The majority of the respondents correctly assessed the authentic photos, pointing out details like natural lighting and visible imperfections as evidence of their authenticity. Their comments connected with artefacts were largely consistent with the ChatGPT prompts. However, AI algorithms can underestimate experts’ knowledge of physical phenomena such as illumination. Importantly, the largest quantitative differences in visual perception occurred between men and women. Women’ visual attention focused on foreground elements and emotional scenes, in particular, while the men tended to concentrate more on the environment.

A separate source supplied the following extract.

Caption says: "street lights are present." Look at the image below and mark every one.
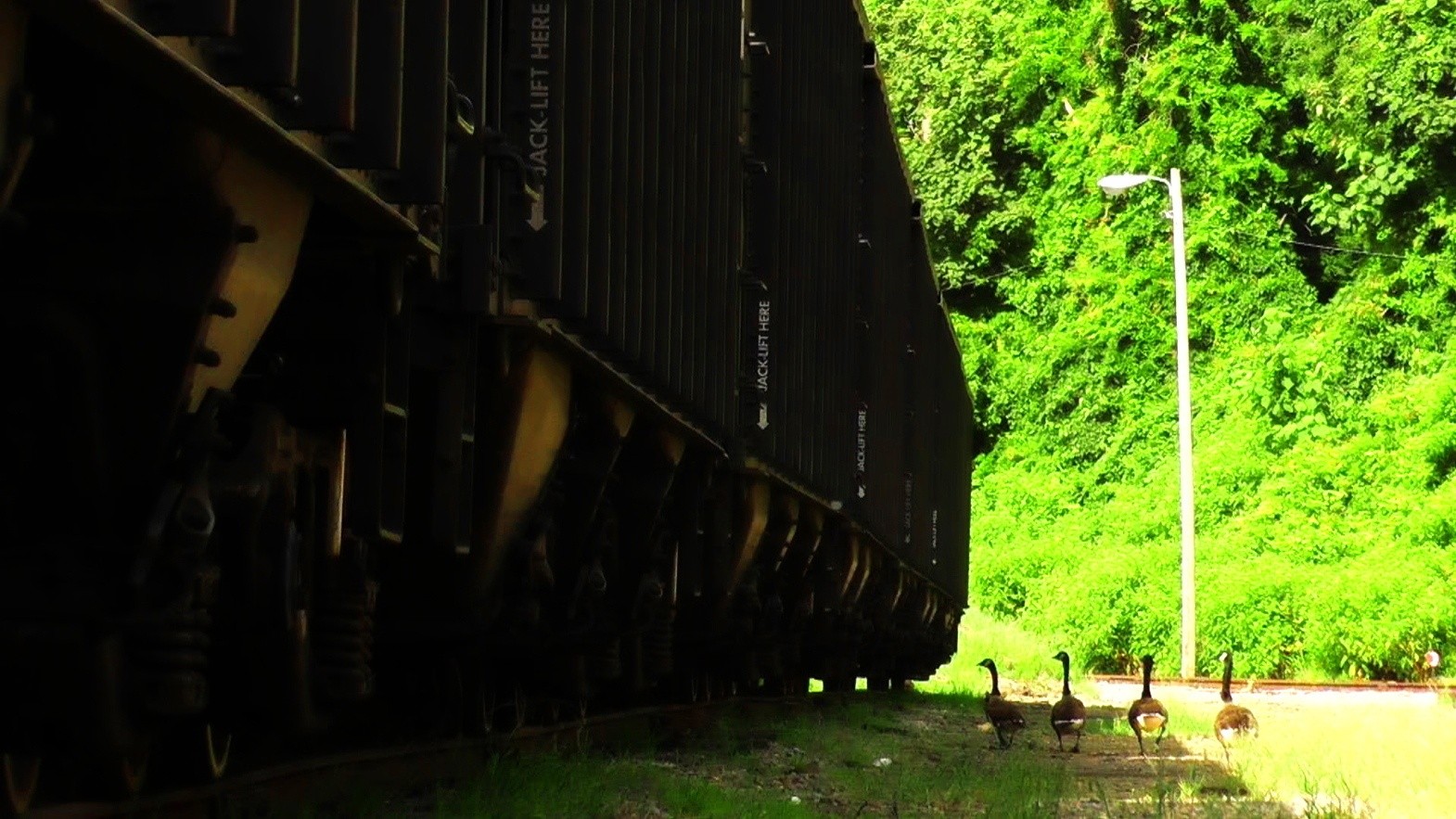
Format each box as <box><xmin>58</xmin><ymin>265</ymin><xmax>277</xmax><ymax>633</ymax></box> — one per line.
<box><xmin>1097</xmin><ymin>160</ymin><xmax>1202</xmax><ymax>679</ymax></box>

The main conclusions based on ET measurement are the following: (1) AI images are analysed with fixations about 20 ms longer than real photos; (2) practical knowledge about digital images meant that such respondents presented fewer fixations that were longer on average than those of the rest of the group. These differences are statistically significant. Perhaps AI pictures contain some unknown structural features (smoothing, edge sharpness, borders of texture) that draw the respondents’ attention regardless of their level of familiarity.
Taking into consideration the growth of popularity of GAN products among young users (some of the authors conduct classes on graphic design and Human Computer Interaction), this research may well prove valuable in terms of testing the methods used and reveal new problems in AI-oriented communication and education.
Recommendations for AI Developers and End-Users
For AI developers, it is important to recognise two complementary processes. On the one hand, users demand higher quality in generated images, which requires improving the accurate rendering of elements such as human faces, logos, and architectural details. On the other hand, the increasing realism of synthetic content raises the urgency of advancing tools that can reliably detect whether an image is authentic or AI-generated. Future work should therefore not only strive for more photorealistic generation but also ensure that equally robust detection mechanisms are developed in parallel to balance innovation with safeguards against misuse.
Author Contributions
V.O., A.S. and M.W.; methodology, V.O., W.K. and A.S.; validation, V.O., W.K. and M.W.; formal analysis, A.S.; investigation, V.O. and A.S.; resources, A.S. and W.K.; data curation, A.S.; writing—original draft, V.O.; writing—review & editing, V.O., W.K., A.S. and M.W.; Visualization, V.O. and A.S.; funding acquisition, V.O. All authors have read and agreed to the published version of the manuscript.
Funding
The research is a part of project Bitscope supported by the National Science Centre, under CHIST-ERA IV programme, receiving funding from the EU Horizon 2020 Research and Innovation Programme, under Grant Agreement no. 857925.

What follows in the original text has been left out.